# Text passage
It weighs about 500 pounds and is 25" wide at the mouth and 25+" tall - Solid bronze.
This would be a great piece for a fine restaurant or hotel lobby in or around Philadelphia.
Joseph Bernhard is a very important player in the story of the Liberty Bell. Here's what I can tell you.
No one recorded when or why the Liberty Bell first cracked, but the most likely explanation is that a narrow split developed
in the early 1840's - In 1846, when the city decided to repair the bell prior to George Washington's birthday holiday (February 23)
Joseph Bernhard and his men were hired for the repair and widened the thin crack to prevent it from spreading and
to restore the tone of the bell using a technique called "stop drilling"
The famous "crack" in the Liberty Bell is actually the repair job done by Joseph Bernhard!
Joseph Bernhard also took over the Wilbank Foundry - who was John Wilbank??
Philadelphia decided to reconstruct the State House steeple. Council also decided to replace the State House clock with a new one in the steeple.
It was decided the new clock should have a new bell. A foundry owner named John Wilbank cast a 4,000 pound bell. In December,
Wilbank's bell took the place of the old State House Bell, and the Liberty Bell was moved to a different part of the new tower.
Wilbank was also supposed to haul away the Liberty Bell for scrap.
The city sued Wilbank for breach of contract because he failed to take the Liberty Bell with him.

# Entries provided
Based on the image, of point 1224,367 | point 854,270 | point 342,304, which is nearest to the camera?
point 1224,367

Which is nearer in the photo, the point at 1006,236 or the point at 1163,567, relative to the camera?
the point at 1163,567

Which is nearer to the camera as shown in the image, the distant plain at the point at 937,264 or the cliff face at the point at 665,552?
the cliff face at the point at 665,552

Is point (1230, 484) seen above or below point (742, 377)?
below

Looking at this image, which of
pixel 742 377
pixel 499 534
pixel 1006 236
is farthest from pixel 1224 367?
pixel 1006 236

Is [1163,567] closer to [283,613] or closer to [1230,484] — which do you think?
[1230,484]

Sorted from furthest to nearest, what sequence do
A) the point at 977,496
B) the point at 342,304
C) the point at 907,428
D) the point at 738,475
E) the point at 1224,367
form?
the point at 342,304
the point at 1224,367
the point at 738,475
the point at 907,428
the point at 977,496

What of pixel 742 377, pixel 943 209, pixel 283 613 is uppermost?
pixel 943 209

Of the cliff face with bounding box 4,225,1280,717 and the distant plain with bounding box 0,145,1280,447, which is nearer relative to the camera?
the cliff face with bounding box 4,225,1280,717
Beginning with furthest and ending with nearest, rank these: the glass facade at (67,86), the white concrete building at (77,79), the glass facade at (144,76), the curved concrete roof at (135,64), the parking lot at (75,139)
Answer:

# Job
Please continue the Liberty Bell passage, writing the next few sentences after its final line.

# Task output
Wilbank argued that the hauling costs exceeded the $400 scrap value!!
They haggled in court and the judge ordered a compromise: Wilbank would pay court costs and
the City would keep the Bell, which was technically considered "on loan" from Wilbank.

The Commonwealth of Pennsylvania sold Independence Hall and contents to the city of Philadelphia, and in 1830,
the sister bell and Stretch Clock were sold to the Reverend Michael Hurley, Pastor of St. Augustine’s Church.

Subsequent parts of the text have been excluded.